» **Request**:
Collect every line below that contains the string "instances", matching case exactly.

» **Excerpted records**:
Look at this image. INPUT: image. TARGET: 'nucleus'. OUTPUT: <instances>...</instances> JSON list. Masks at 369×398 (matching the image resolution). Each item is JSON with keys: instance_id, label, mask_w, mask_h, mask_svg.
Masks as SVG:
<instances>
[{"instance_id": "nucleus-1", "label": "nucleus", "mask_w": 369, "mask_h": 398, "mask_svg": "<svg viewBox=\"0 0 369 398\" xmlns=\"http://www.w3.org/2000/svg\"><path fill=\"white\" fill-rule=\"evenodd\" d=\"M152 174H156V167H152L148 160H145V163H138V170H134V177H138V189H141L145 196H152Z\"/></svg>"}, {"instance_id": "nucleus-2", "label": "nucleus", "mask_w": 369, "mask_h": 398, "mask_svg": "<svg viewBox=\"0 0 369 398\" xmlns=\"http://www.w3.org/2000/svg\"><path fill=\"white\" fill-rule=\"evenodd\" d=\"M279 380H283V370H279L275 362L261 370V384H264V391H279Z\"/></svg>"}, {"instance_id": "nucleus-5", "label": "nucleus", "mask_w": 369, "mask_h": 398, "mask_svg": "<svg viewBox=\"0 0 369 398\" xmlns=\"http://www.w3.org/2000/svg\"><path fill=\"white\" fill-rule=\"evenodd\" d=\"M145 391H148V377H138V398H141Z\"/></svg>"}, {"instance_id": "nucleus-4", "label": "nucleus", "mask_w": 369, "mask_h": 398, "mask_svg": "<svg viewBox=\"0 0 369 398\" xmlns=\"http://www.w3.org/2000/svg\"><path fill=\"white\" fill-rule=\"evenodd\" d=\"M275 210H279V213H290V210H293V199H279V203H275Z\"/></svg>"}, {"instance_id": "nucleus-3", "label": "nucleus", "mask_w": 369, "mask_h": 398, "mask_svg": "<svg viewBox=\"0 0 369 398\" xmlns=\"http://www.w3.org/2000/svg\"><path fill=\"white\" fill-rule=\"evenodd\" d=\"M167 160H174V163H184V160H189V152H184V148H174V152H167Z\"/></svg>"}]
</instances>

» **Problem solution**:
Look at this image. INPUT: image. TARGET: 'nucleus'. OUTPUT: <instances>...</instances> JSON list. Masks at 369×398 (matching the image resolution). Each item is JSON with keys: instance_id, label, mask_w, mask_h, mask_svg.
<instances>
</instances>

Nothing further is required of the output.